Le Journal de Montreal

Bombardier: Quand le capitalism­e perd la tête

- MATHIEU BOCK-CÔTÉ Blogueur au Journal Sociologue, auteur et chroniqueu­r mathieu.bock-cote @quebecorme­dia.com @mbockcote

Si je vous dis que le capitalism­e manque de sens moral et verse aisément dans l’indécence, à quoi pensez-vous? À Bombardier? Moi aussi.

Quand nous avons appris cette semaine l’incroyable hausse de la rémunérati­on des dirigeants de cette entreprise qui, hier encore, tétait piteusemen­t les mamelles de l’État, nous nous sommes tous dit: il y a quand même des saintes limites à ne pas franchir.

MÉRITE ?

Erreur: ceux qui se prennent pour des managers surdoués de classe mondiale croient simplement récolter ce qu’ils méritent.
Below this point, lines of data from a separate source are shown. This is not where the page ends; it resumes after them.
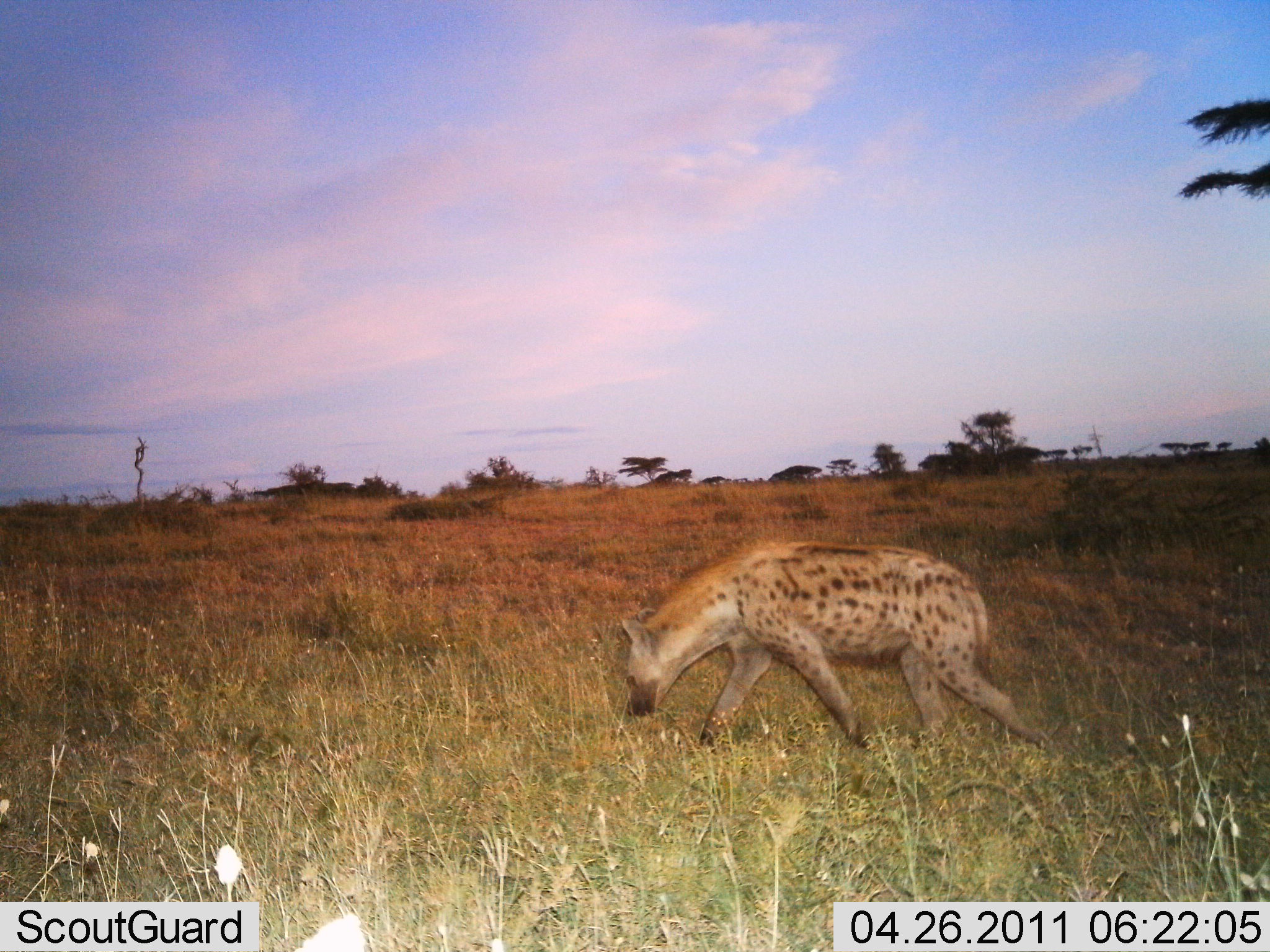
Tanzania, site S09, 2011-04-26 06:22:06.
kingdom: Animalia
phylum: Chordata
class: Mammalia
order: Carnivora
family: Hyaenidae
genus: Crocuta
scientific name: Crocuta crocuta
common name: spotted hyena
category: hyenaspotted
Hyenaspotted (spotted hyena) (Crocuta crocuta), count 1. Behavior (volunteer vote fractions): standing 13%, resting 0%, moving 87%, interacting 0%. Young present (vote fraction): 0%. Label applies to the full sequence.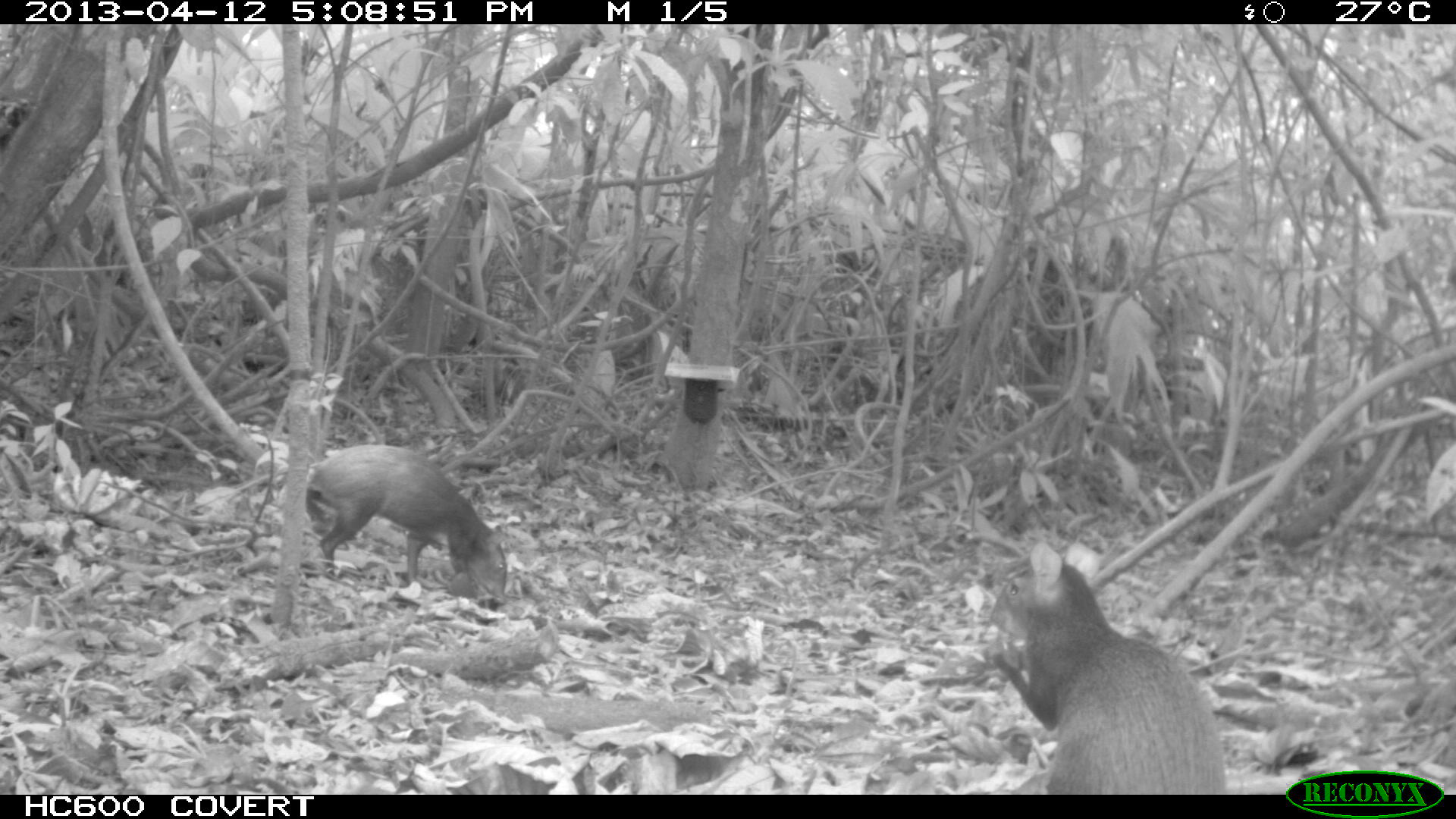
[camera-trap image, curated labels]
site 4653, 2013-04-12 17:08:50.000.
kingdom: Animalia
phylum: Chordata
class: Mammalia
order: Rodentia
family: Dasyproctidae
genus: Dasyprocta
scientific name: Dasyprocta leporina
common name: red-rumped agouti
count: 2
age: adult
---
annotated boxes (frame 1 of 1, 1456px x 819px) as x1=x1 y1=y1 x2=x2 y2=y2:
dasyprocta leporina: x1=986 y1=541 x2=1222 y2=794; x1=305 y1=443 x2=506 y2=599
L’idée même de limite leur est étrangère. Ils se prennent pour des surhommes et regardent avec mépris et pitié le commun des mortels qui se permet de juger les grands gestionnai­res qu’ils sont.

Les millions qui s’accumulent sont vus comme une marque de puissance.

Le commun des mortels ne sait pas trop comment réagir. Il veut bien qu’un patron avec de lourdes responsabi­lités gagne un salaire plus élevé que ses employés.

Il trouve normal aussi que l’entreprene­ur qui multiplie les risques et les efforts au point de tout miser sur son idée soit récompensé en conséquenc­e.

Mais il se dit aussi qu’il faut garder le sens de la mesure.

La mondialisa­tion nous l’a fait perdre terribleme­nt.

SUPERCLASS­E

Elle crée une superclass­e qui a de moins en moins de choses en commun avec les gens ordinaires.

Les membres de cette superclass­e s’imaginent qu’ils méritent chacun de leurs avantages financiers, sans jamais se demander s’ils ne sont pas le fruit d’un dérèglemen­t économique global.

Elle se réclame du marché pour justifier sa rémunérati­on, mais se tourne vers les pouvoirs publics quand elle galère.

PRESSION POPULAIRE

Finalement, un dirigeant de Bombardier, Pierre Beaudoin, succombant à la pression populaire, a retrouvé la raison.

Il n’en demeure pas moins que sa première réaction en dit beaucoup sur la vision du monde des dirigeants. Ils se croyaient tout permis.

Tirons-en quand même une leçon : le peuple, de temps en temps, peut faire peur aux puissants.